◆ **REQUIREMENT**: All that is wanted is a word-for-word copy of the line with "Orinoquía, site N10, 2020-04-20" and every line after it in the data below.

===============

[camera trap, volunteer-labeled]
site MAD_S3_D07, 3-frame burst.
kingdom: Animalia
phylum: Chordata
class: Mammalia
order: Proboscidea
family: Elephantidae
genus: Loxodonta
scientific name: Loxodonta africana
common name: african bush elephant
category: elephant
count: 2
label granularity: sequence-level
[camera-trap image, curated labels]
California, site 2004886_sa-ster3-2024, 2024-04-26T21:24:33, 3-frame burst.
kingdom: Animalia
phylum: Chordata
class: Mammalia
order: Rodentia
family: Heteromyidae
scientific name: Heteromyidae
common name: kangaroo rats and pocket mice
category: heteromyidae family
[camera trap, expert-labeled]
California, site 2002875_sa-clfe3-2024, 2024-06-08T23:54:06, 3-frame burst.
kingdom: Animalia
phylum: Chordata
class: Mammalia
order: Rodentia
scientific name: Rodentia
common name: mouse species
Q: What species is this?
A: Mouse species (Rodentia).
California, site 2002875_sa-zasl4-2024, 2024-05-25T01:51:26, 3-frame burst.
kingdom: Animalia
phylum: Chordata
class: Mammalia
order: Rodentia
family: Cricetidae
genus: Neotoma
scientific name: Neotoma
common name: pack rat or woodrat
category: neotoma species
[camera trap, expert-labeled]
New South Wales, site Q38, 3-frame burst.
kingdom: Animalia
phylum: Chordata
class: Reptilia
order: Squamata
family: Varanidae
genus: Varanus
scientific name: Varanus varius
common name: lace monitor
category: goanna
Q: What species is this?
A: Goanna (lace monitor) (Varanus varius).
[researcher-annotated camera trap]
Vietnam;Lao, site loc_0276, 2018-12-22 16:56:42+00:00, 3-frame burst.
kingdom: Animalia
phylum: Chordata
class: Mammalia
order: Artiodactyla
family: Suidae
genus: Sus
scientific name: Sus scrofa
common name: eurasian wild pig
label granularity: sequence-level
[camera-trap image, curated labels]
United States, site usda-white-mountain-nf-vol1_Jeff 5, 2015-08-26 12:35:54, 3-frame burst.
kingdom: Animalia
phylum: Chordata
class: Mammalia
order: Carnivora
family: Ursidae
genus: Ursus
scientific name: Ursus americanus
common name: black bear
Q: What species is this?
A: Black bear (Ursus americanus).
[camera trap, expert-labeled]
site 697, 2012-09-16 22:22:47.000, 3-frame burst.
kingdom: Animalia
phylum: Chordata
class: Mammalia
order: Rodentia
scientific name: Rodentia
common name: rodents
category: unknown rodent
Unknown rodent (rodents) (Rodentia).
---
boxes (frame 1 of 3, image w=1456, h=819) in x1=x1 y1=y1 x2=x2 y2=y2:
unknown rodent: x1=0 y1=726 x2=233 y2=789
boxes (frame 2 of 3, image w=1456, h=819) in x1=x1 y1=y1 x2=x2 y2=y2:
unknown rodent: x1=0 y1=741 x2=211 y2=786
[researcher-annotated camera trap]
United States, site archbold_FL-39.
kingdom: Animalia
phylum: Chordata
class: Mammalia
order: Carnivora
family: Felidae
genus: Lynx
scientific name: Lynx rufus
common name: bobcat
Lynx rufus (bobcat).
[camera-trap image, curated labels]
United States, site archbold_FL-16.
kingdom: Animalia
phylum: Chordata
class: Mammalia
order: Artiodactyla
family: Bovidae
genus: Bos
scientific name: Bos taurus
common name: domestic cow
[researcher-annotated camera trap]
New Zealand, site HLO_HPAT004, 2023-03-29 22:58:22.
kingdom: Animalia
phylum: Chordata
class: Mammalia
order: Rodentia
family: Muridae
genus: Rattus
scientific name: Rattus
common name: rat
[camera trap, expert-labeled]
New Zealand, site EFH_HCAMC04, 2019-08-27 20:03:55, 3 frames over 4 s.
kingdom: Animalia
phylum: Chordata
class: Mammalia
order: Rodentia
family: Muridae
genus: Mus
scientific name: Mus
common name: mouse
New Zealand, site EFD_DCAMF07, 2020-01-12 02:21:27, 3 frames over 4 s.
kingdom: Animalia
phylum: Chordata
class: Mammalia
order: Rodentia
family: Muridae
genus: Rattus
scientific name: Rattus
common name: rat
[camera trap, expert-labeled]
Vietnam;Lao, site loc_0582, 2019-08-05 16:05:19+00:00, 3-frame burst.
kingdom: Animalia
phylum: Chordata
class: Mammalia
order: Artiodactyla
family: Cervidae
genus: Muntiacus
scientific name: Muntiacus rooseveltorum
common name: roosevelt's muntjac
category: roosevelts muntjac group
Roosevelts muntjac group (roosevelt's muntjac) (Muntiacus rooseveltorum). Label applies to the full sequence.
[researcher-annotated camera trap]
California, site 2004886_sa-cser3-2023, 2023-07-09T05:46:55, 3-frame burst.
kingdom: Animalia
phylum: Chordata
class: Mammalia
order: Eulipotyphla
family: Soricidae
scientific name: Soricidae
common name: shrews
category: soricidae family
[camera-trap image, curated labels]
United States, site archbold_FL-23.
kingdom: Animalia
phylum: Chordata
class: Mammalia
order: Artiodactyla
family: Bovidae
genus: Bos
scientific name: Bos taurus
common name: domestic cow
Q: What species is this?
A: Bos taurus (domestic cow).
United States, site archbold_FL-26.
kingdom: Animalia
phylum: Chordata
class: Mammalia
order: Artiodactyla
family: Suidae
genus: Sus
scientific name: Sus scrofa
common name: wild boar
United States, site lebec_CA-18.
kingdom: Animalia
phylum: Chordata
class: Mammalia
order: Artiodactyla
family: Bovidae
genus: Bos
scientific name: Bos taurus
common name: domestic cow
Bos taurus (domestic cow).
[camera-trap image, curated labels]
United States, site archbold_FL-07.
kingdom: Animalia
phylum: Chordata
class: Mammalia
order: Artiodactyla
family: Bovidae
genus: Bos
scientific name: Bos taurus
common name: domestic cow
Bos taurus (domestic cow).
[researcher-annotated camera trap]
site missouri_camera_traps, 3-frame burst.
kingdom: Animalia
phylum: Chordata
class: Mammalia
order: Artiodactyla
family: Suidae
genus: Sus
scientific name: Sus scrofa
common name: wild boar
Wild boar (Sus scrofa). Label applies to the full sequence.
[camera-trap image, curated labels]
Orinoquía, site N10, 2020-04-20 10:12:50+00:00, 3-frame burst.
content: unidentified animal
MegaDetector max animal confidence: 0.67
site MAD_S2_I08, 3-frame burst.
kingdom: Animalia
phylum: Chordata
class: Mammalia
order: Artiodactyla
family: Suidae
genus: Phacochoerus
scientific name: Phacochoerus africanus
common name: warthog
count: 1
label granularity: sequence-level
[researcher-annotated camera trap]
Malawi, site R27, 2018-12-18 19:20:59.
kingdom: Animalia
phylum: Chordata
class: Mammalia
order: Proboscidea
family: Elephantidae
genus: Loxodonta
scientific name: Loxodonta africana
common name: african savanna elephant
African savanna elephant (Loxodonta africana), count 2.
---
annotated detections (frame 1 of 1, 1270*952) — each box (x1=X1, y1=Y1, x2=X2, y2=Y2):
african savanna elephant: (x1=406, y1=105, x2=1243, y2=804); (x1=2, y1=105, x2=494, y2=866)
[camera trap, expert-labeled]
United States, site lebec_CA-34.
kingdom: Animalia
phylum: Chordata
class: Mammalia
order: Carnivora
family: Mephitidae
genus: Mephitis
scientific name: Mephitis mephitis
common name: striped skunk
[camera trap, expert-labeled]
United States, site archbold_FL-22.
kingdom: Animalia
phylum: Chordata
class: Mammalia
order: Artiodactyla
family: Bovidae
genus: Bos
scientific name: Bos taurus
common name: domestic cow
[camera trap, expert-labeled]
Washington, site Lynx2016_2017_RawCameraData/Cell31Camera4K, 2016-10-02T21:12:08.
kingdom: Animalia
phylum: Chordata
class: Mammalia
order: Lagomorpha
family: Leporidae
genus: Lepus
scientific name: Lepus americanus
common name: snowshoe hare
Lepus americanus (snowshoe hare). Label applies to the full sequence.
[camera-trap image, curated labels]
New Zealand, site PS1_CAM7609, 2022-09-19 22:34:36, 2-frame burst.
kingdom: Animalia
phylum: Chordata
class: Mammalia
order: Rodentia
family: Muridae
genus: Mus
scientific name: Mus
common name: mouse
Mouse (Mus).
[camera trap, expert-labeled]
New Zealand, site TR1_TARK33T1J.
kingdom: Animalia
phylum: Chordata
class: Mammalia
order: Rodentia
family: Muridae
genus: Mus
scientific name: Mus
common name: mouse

===============

◆ **FINISHED EXERCISE**:
Orinoquía, site N10, 2020-04-20 10:12:50+00:00, 3-frame burst.
content: unidentified animal
MegaDetector max animal confidence: 0.67
site MAD_S2_I08, 3-frame burst.
kingdom: Animalia
phylum: Chordata
class: Mammalia
order: Artiodactyla
family: Suidae
genus: Phacochoerus
scientific name: Phacochoerus africanus
common name: warthog
count: 1
label granularity: sequence-level
[researcher-annotated camera trap]
Malawi, site R27, 2018-12-18 19:20:59.
kingdom: Animalia
phylum: Chordata
class: Mammalia
order: Proboscidea
family: Elephantidae
genus: Loxodonta
scientific name: Loxodonta africana
common name: african savanna elephant
African savanna elephant (Loxodonta africana), count 2.
---
annotated detections (frame 1 of 1, 1270*952) — each box (x1=X1, y1=Y1, x2=X2, y2=Y2):
african savanna elephant: (x1=406, y1=105, x2=1243, y2=804); (x1=2, y1=105, x2=494, y2=866)
[camera trap, expert-labeled]
United States, site lebec_CA-34.
kingdom: Animalia
phylum: Chordata
class: Mammalia
order: Carnivora
family: Mephitidae
genus: Mephitis
scientific name: Mephitis mephitis
common name: striped skunk
[camera trap, expert-labeled]
United States, site archbold_FL-22.
kingdom: Animalia
phylum: Chordata
class: Mammalia
order: Artiodactyla
family: Bovidae
genus: Bos
scientific name: Bos taurus
common name: domestic cow
[camera trap, expert-labeled]
Washington, site Lynx2016_2017_RawCameraData/Cell31Camera4K, 2016-10-02T21:12:08.
kingdom: Animalia
phylum: Chordata
class: Mammalia
order: Lagomorpha
family: Leporidae
genus: Lepus
scientific name: Lepus americanus
common name: snowshoe hare
Lepus americanus (snowshoe hare). Label applies to the full sequence.
[camera-trap image, curated labels]
New Zealand, site PS1_CAM7609, 2022-09-19 22:34:36, 2-frame burst.
kingdom: Animalia
phylum: Chordata
class: Mammalia
order: Rodentia
family: Muridae
genus: Mus
scientific name: Mus
common name: mouse
Mouse (Mus).
[camera trap, expert-labeled]
New Zealand, site TR1_TARK33T1J.
kingdom: Animalia
phylum: Chordata
class: Mammalia
order: Rodentia
family: Muridae
genus: Mus
scientific name: Mus
common name: mouse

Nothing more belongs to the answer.